Now more than ever it is important to attempt to reach across the boundaries of where we feel safe and comfortable, and form bonds with those we maybe don’t understand. There is an immense amount of religious diversity in the United States, and lately we’ve seen the way people of certain faiths are treated based on the actions of a few and the preconceived notions we’ve been conditioned to believe.

People make up their minds about a group of people without even knowing them. What we need to do is gain the knowledge about people of differing religions, once we have the knowledge our attitudes will change, and then we can form meaningful relationships that will change our perspectives forever.

The question then arises: how do we get people to bridge the waters between assumption and hatred, to inquiry and understanding? It takes keeping an open mind about things and those we don’t understand, it takes being open to the opinions and beliefs of others, and it takes the efforts of many. This kind of movement cannot be done by the few, the only way to measure the success of interfaith and pluralism is to gain the support of many.
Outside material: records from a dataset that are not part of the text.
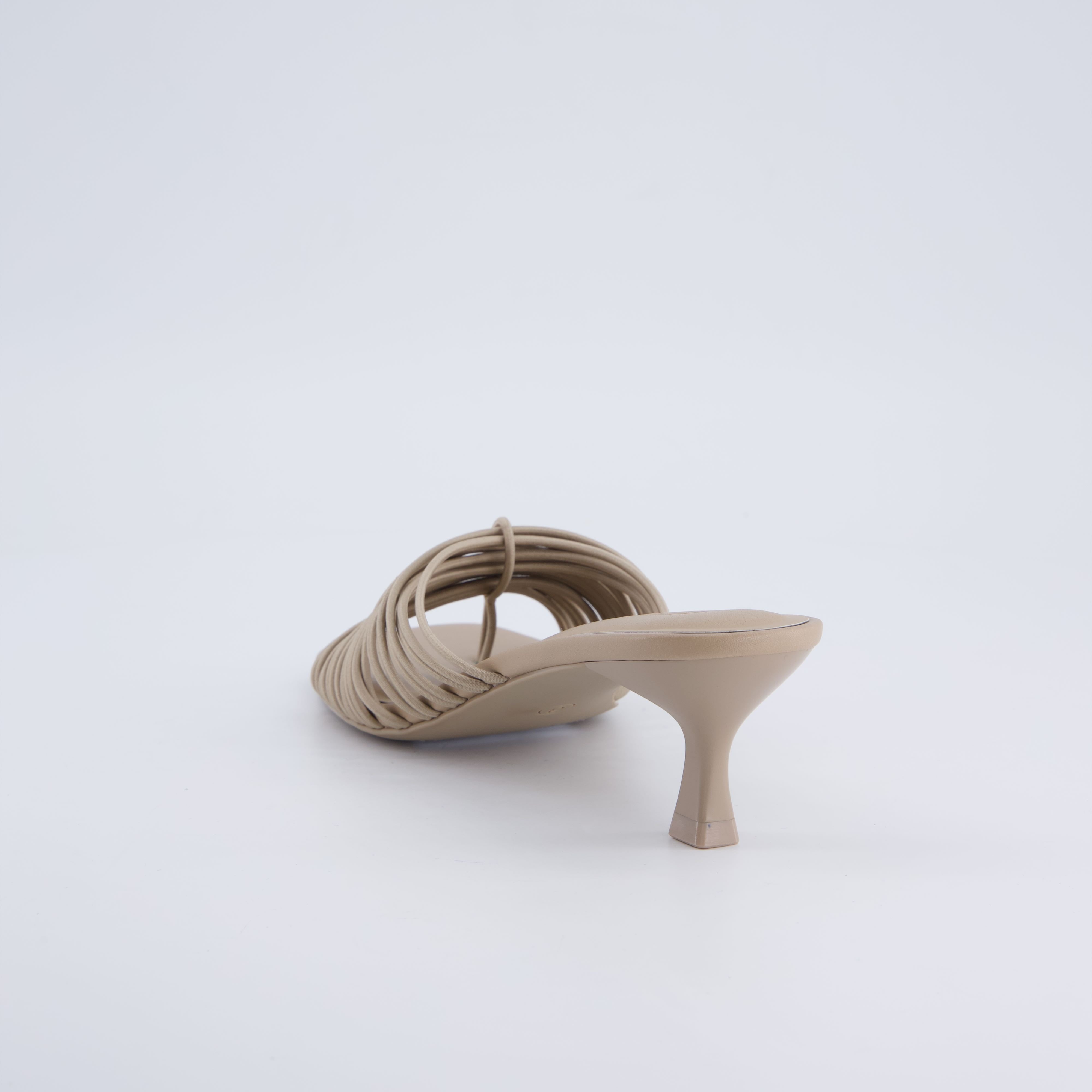 Quiz Kitten Heels Taupe Medium
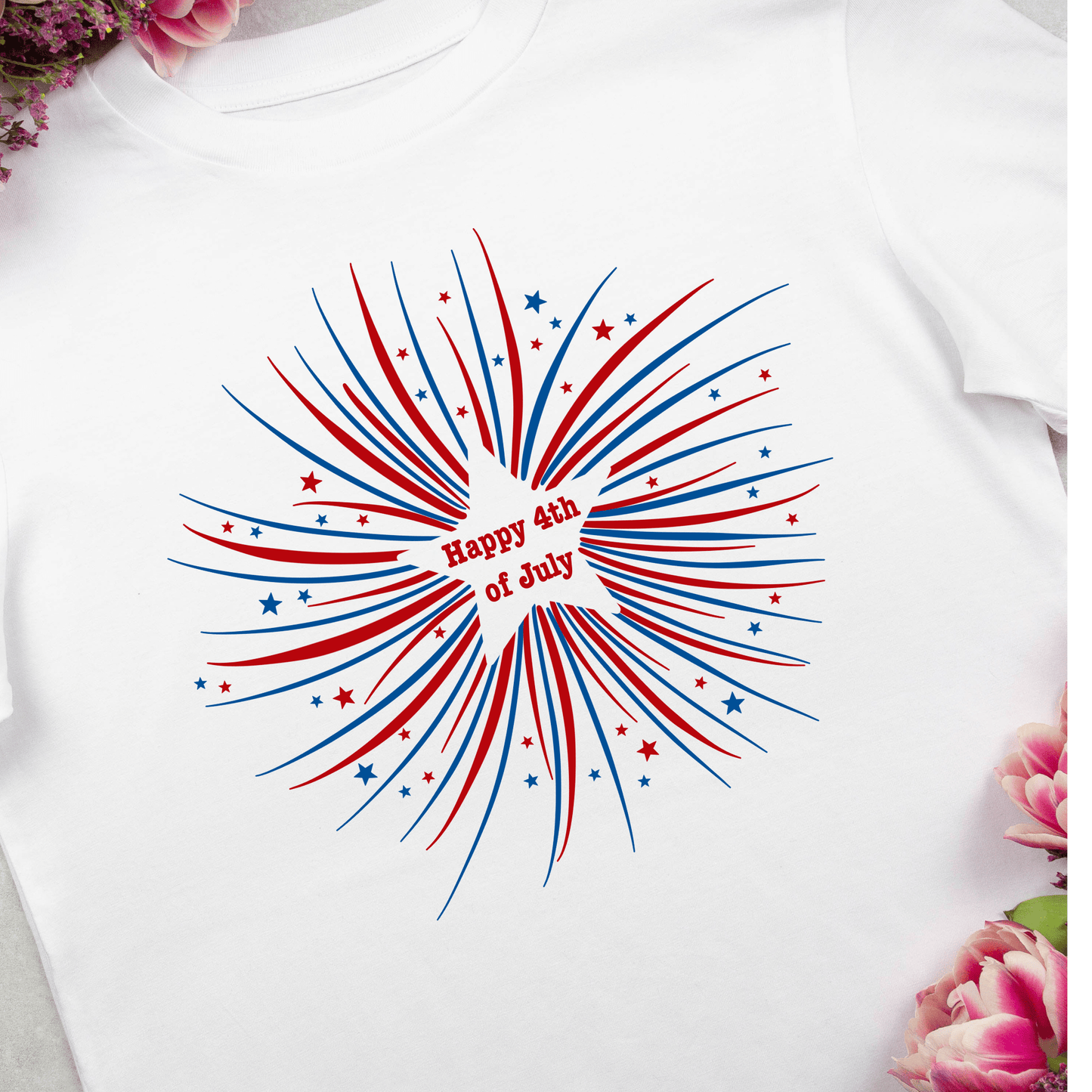 Red, White & Boom Shirt - InkDura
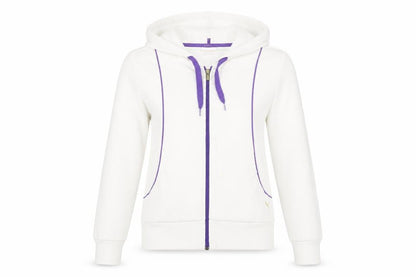 Womens UK Size 12 PUMA White Full Zip Hoodie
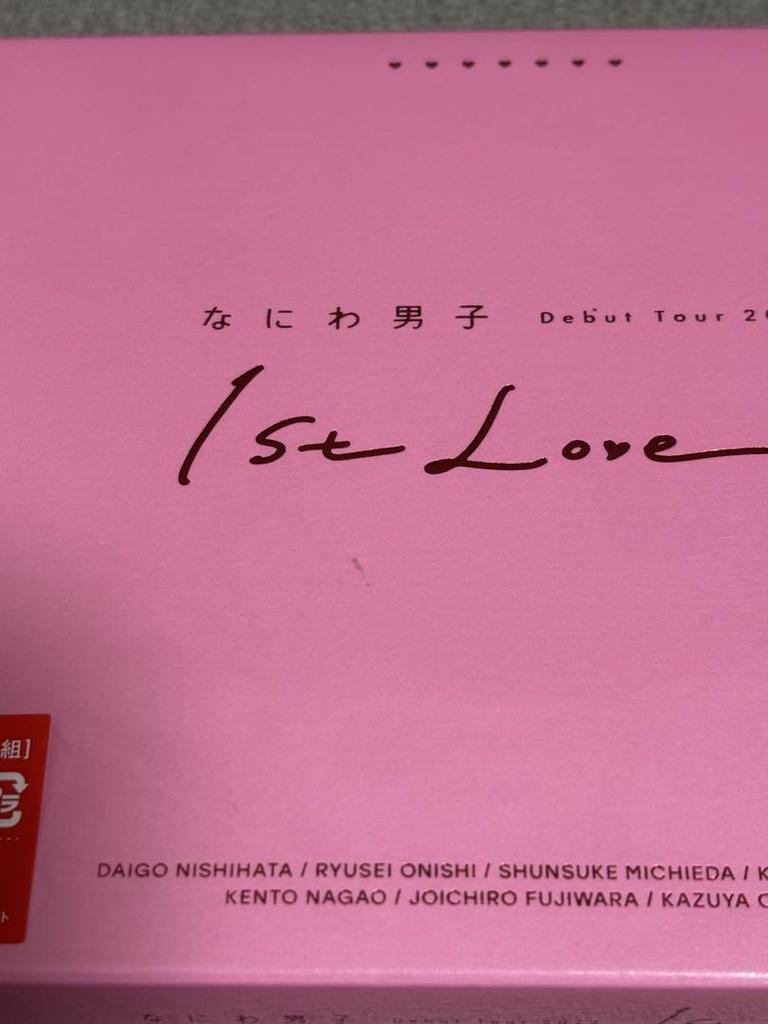 [USED] Naniwa Danshi 1st Love First Press Limited Edition Blu-ray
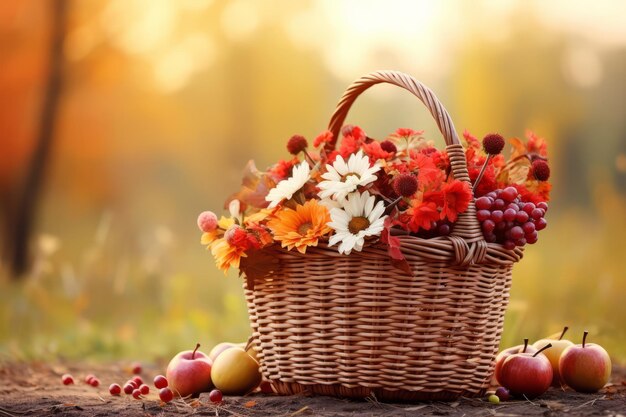 Foto composición de otoño con espacio de copia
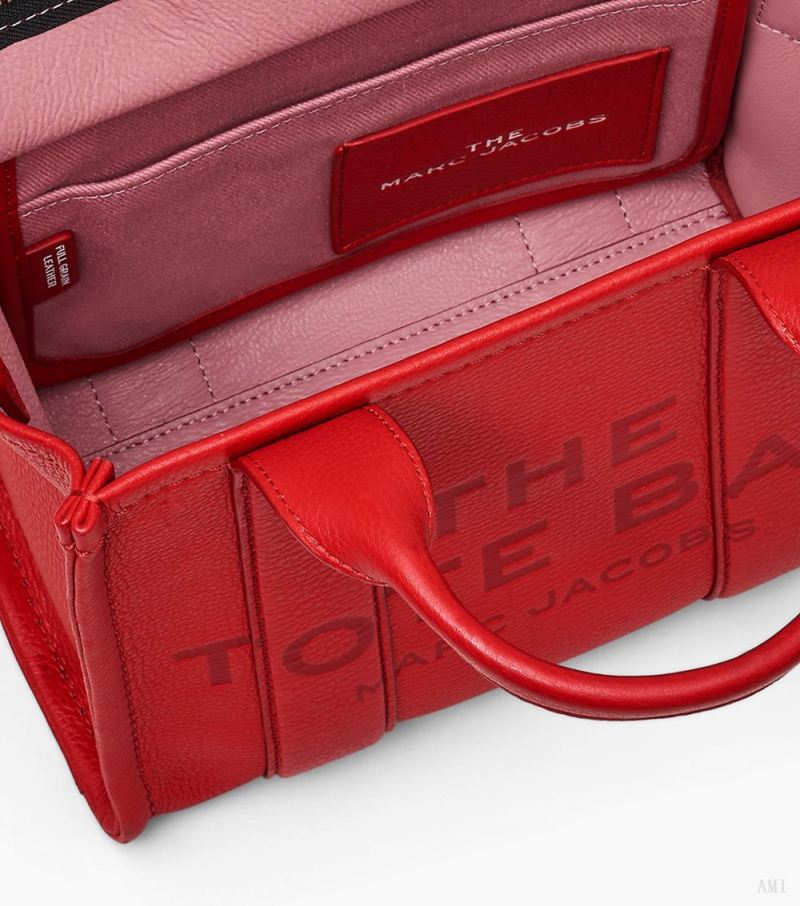 Marc Jacobs | The Leather Small Tote Bag - True Red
We need to be respectful of the fact that not everyone will believe the same things as one another, we need to use inclusive language in regards to religion and religious holidays, and we need to remember that the actions of a select number of people do not reflect the group as a whole.

What does interfaith look like? It is people researching and learning what other religions are about; the first step to removing the feeling of the “other” is to understand them. This could also mean visiting different religious gatherings, seeing what their services are like, seeing how they worship, and finding the similarities we all share.

People are drawing lines between one another and picking sides. We are a country split by the most trivial things that could be overlooked by a basic knowledge and understanding of one another. We need to change our attitudes about those that are different than we are and bridge the gap to form crucial bonds. The climate our country is currently in begs us to come together as a community more than ever.

So lets stop blaming entire groups of people for the actions of a few, lets stop shaming things and people that are different than we are, and lets get to know one another. There doesn’t have to be an “us” and a “them,” we don’t have to live that way. Embrace difference and educate yourself on what you don’t understand. You could be missing out on valuable relationships just because of fear of what you don’t know.